[Cosa fare]:
- 1) Per favore, indica se ciascuna affermazione concorda con il testo sulla preghiera, rispondendo sì o no e citando le parole decisive: (a) la frase iniziale è attribuita a Karl Barth; (b) la preghiera cristiana ha più fondamenti; (c) il cristiano sta in piedi anche senza la preghiera.
- 2) Prosegui il testo sulla preghiera partendo dalla sua ultima frase.

[Testo estratto]:
———
Preghiera: momento necessario della vita cristiana
“Essere cristiano e pregare sono la stessa
cosa”.
Queste parole sono state pronunciate da uno dei
più grandi teologi moderni, Karl Barth. E la ragione
è molto semplice: il cristiano non si fa senza la
preghiera, perché il cristiano non sta in piedi senza la
preghiera: la preghiera è la forza che lo tiene su,
è la forza di Cristo, che lo fa essere di Cristo.
La preghiera cristiana ha un solo fondamento, una sola ragione:
la certezza di parlare a Qualcuno che ci cerca, ci ama, ci
“fa la corte”, ci ascolta: il Dio di Gesù
Cristo.
———
[Dati forniti]:
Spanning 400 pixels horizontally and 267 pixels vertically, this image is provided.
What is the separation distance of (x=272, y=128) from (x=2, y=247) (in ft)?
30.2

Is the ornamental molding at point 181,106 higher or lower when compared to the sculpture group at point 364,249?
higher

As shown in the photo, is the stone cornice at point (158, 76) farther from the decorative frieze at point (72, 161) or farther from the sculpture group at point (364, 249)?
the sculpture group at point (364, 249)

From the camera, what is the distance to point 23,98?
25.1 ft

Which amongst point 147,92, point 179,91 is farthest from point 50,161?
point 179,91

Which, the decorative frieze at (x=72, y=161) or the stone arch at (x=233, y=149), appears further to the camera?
———
[Risposte]:
- 1)
(a) Sì: "Queste parole sono state pronunciate da uno dei più grandi teologi moderni, Karl Barth."
(b) No: "La preghiera cristiana ha un solo fondamento, una sola ragione".
(c) No: "il cristiano non sta in piedi senza la preghiera".

- 2)
Ma non occorre mai dimenticare che parlare della preghiera
cristiana è anzitutto parlare del cristiano, della vita
cristiana, perché la preghiera è solo un momento,
anche se un momento necessario della vita cristiana.
E’ un momento perché il culto che vuole Dio è
la nostra vita, il nostro cuore. Ce lo insegna chiaramente
S.Paolo: “Vi esorto dunque fratelli, per la misericordia di
Dio, ad offrire i vostri corpi come sacrificio vivente, santo e
gradito a Dio: questo è il vostro culto spirituale”.
(Rm 12,1). Proprio per questo per un cristiano non si può
dare opposizione fra culto e vita.
Spesso ci lamentiamo che Dio è assente nei pochi minuti
che ogni giorno gli riserviamo quando preghiamo ma, che ne
è delle altre ventitre ore e mezzo durante le quali Dio
bussa alla nostra porta e noi gli rispondiamo: non posso, sono
occupato, mi spiace? (A. Bloom)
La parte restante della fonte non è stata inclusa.